Tra i tanti presenti, c’erano Kuaska con la sua fidata collaboratrice Anna Borrelli e suo marito Pier, il mastro birraio e giudice internazionale brasiliano Alexandre Bazzo, il giudice internazionale e rappresentante Carlsberg Flavio Boero, Marco Corti, Roberto Pavoni, Bruno Carilli e Paola di Birra Toccalmatto, Alessandra con il marito Lorenzo di Mondo Birra, Giacomo Grossi (persona speciale e rappresentante per Rasna, consorzio di distributori di cui Roberto è socio al 50% dal 2011), Simone Vassilli che cura il marketing e i social del birrificio, e l’associazione “Le Donne della birra“. Presenti anche cariche politiche come il sindaco di Piazza al Serchio, Andrea Carrari, e il consigliere regionale, Mario Puppa. La festa si è conclusa con una gigantesca torta di compleanno e uno spettacolo di fuochi d’artificio.

Oggi Petrognola ha una linea produttiva che spazia tra diversi stili, sebbene utilizzi il farro, in varie percentuali, in tutte le birre.
Nella linea standard, le “territoriali”, si trovano:
- Giusta (Golden Ale)
- Bionda Forte (Triple)
- Metra (IPA)
- Montefiore (Blanche)
- Sandy (Spicy Red Ale)
- Sassorosso (Bière de Garde)
Tra le stagionali ci sono:
- Tambura (Session IPA)
- Bisboccia (Saison)
- Marron (Smoked Ale alle castagne)
- 3.3 (Low Session IPA, presentata ad aprile di quest’anno)
- Daghel (Double IPA)
Tra le speciali, invece:
- Intolleranza Zero (Golden Ale Gluten Free)

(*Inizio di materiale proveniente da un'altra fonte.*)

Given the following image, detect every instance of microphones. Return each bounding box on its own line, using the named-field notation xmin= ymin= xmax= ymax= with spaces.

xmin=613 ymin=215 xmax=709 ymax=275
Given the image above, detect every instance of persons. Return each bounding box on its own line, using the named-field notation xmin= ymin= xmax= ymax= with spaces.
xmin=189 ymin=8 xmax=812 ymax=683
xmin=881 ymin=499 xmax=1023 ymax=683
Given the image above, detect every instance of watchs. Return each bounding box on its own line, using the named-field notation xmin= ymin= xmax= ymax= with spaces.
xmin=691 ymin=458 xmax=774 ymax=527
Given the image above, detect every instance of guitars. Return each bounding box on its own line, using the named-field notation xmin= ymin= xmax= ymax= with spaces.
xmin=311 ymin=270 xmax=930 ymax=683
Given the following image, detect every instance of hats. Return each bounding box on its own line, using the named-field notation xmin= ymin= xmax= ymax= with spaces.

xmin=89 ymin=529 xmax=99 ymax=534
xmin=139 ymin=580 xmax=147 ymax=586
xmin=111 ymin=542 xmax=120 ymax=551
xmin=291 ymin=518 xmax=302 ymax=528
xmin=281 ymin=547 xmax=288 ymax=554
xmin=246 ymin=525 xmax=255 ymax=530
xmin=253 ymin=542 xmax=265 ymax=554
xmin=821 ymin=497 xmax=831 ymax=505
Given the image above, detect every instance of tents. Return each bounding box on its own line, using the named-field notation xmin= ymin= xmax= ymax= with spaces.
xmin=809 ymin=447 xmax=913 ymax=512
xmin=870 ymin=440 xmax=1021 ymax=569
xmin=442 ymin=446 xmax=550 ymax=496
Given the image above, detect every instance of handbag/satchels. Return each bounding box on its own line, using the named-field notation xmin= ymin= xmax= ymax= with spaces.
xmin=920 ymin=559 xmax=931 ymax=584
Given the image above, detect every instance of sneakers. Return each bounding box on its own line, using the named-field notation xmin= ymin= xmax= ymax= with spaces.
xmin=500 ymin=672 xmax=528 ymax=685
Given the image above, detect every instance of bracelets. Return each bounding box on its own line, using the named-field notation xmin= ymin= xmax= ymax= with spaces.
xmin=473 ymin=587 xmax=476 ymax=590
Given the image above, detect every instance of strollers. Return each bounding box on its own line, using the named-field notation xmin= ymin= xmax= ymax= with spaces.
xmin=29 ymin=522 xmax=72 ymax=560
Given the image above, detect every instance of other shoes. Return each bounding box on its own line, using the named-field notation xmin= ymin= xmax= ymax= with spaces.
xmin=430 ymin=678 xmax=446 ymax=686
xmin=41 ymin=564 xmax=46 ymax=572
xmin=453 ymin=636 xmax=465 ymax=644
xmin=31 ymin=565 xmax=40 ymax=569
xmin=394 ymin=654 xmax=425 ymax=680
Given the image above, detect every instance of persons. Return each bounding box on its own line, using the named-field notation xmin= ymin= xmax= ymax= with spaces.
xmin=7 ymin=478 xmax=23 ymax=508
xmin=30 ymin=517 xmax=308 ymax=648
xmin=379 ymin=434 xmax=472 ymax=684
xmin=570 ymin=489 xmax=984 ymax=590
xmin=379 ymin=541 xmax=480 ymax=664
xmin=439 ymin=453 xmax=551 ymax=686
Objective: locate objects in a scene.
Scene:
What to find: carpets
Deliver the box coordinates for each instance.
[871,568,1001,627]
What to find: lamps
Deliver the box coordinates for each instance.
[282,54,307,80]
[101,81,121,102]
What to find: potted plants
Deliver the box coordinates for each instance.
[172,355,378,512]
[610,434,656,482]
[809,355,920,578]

- Rossa Forte (Belgian Dark Strong Ale)
- Cinghiale Nero (Robust Porter)

Petrognola è oggi riconosciuto sinonimo di qualità e identità, un’identità che porta questo territorio oltre i confini regionali e nazionali. Come per altri microbirrifici di successo, l’aspirazione è quella di creare un prodotto unico, riconoscibile e di altissima qualità. Dopo due decenni, possono dire di avercela fatta. Buon ventesimo, Petrognola!